Supplied passage -
↓
From the abstract (which is all I’ve seen so far):
Megachirella wachtleri Renesto et Posenato, 2003, a well preserved partial reptile skeleton from the Middle Triassic of the Dolomites (N. Italy), was originally considered a lepidosauromorph, but no phylogenetic analysis was carried out. Consequently, the taxon was overlooked in later phylogenetic analyses of the Diapsida. Here, the holotype and only known specimen of M. wachtleri is redescribed, allowing an investigation of its phylogenetic relationships. Phylogenetic analyses confirm that Megachirella is a lepidosauromorph close to the crown group lepidosaurs (Squamata + Rhynchocephalia). Megachirella enhances our knowledge of the series of morphological modifications that led to the origin of the Lepidosauria, the most diverse clade of extant reptiles.
Added after paper was received.
Close to the crown group?
↑
Data provided -
↓
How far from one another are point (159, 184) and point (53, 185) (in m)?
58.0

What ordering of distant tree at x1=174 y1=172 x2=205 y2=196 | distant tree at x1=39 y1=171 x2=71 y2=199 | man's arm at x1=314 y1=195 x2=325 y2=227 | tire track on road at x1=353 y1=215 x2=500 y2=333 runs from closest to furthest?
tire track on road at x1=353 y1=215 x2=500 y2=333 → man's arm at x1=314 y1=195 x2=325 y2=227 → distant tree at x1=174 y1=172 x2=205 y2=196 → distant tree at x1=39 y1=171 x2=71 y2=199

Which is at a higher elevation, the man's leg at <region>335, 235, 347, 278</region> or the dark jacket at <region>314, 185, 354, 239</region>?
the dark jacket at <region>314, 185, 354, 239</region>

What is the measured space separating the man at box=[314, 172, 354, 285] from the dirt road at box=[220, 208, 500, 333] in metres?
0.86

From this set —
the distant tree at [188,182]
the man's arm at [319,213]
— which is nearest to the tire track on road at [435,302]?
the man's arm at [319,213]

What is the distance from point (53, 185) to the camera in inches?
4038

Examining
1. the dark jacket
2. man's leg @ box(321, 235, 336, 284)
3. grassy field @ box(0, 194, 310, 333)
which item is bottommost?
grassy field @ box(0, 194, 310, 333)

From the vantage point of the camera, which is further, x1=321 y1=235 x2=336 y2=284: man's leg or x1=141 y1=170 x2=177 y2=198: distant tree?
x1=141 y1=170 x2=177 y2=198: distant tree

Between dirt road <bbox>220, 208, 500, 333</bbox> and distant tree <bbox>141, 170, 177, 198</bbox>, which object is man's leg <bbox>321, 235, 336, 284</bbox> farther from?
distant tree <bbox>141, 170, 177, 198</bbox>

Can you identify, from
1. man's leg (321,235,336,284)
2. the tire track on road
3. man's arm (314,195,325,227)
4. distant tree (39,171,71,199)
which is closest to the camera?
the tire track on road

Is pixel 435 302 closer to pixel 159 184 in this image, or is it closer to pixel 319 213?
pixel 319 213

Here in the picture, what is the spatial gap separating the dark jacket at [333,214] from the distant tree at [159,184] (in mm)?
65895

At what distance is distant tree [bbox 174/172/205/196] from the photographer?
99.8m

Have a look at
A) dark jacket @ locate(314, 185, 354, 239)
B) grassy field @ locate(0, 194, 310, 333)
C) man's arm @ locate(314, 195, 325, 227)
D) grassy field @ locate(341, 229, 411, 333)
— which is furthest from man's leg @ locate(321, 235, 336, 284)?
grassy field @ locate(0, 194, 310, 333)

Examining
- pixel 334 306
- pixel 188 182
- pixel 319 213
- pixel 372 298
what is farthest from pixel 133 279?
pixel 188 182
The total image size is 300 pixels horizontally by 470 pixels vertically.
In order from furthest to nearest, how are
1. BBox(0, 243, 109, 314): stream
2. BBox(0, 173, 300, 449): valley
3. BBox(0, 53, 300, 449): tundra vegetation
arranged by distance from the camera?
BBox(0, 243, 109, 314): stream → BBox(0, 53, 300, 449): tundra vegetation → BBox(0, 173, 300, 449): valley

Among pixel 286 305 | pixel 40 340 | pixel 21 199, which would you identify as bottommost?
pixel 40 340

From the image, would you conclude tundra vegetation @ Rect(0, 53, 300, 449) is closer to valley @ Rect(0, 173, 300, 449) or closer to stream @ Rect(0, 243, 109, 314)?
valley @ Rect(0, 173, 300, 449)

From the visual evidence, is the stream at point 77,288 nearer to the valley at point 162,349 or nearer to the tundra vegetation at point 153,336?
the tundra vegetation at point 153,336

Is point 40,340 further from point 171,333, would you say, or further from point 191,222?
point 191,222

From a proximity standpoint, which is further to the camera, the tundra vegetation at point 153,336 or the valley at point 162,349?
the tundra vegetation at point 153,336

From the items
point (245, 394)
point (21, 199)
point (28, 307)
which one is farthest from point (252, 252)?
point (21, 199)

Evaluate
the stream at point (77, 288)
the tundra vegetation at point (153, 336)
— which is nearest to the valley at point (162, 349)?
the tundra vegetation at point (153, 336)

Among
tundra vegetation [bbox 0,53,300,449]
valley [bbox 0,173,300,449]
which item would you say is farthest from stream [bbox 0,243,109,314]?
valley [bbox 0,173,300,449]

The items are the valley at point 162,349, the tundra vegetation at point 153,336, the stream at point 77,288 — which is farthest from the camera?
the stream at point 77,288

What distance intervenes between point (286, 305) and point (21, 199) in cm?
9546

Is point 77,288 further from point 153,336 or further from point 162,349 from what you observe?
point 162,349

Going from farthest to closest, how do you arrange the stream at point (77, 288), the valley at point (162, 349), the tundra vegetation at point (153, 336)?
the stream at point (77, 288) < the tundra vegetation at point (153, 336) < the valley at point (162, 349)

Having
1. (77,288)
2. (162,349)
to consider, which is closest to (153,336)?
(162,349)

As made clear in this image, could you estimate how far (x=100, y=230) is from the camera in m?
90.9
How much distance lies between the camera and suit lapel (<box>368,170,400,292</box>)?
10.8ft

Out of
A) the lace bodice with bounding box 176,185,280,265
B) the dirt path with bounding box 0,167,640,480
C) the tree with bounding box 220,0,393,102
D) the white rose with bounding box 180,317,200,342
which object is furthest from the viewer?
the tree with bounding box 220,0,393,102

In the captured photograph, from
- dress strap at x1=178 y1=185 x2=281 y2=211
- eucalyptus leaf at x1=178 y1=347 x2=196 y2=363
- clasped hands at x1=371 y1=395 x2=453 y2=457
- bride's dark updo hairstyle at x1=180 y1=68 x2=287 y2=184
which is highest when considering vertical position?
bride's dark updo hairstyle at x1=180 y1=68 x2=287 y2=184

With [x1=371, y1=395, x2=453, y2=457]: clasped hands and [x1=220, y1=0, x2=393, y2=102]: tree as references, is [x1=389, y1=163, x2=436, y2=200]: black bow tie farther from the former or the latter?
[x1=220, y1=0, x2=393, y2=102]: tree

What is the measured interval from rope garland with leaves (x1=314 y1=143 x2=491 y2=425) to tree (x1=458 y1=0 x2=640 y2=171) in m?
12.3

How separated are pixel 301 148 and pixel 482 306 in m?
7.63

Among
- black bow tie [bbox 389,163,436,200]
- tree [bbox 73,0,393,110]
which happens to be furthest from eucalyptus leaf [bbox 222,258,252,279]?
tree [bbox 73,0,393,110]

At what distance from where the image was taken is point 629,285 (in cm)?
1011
↑
The tasks -
**1.** Answer these from the Megachirella text:
(a) From what period and region does the skeleton come?
(b) Which two groups make up the crown group lepidosaurs?
(c) What was the taxon originally considered to be?
**2.** According to the Megachirella text, why was the taxon left out of later phylogenetic analyses of the Diapsida? Explain in one to three sentences.
**3.** Please continue the Megachirella text from the point where it stops.

Response list -
**1.**
(a) The Middle Triassic of the Dolomites in northern Italy.
(b) Squamata and Rhynchocephalia.
(c) A lepidosauromorph.

**2.** When Megachirella was first described, it was considered a lepidosauromorph, but no phylogenetic analysis was carried out. As a result, later phylogenetic analyses of the Diapsida overlooked the taxon.

**3.**
The large reptile tree nests Megachirella within basal Rhynchocephalia, derived from a sister to Gephyrosaurus. That puts it at odds to a “close to” designation. Megachirella nests with Lepidosaurs and Rhynchocephalians and sometimes Marmoretta (Evans 1991), as it does here. So the large reptile tree and the Renesto and Bernardi (2013) results are largely in agreement with regard to Megachirella. The much smaller prior trees, however have multiple problems (=strange bedfellows) based on their small size and occasional reliance on suprageneric taxa.
Evans SE 1991. A new lizard−like reptile (Diapsida: Lepidosauromorpha) from the Middle Jurassic of Oxfordshire. Zoological Journal of the Linnean Society 103:391-412.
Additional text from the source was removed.